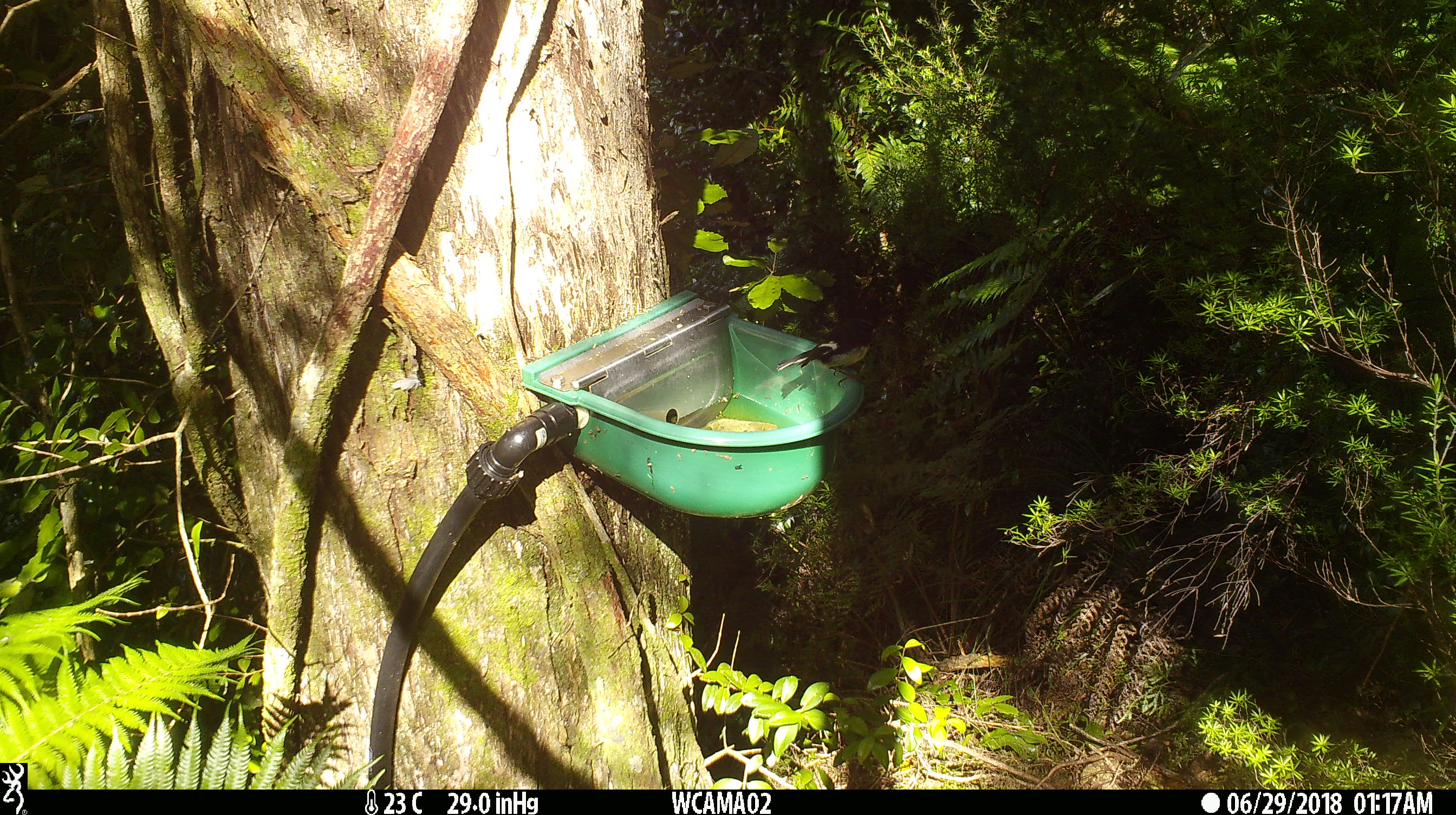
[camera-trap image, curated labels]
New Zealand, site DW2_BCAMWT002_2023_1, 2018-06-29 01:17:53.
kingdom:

* **TASK DETAILS**
I would like the data above transcribed exactly, with its pictures left out.

* **WORKED SOLUTION**
[camera-trap image, curated labels]
New Zealand, site DW2_BCAMWT002_2023_1, 2018-06-29 01:17:53.
kingdom:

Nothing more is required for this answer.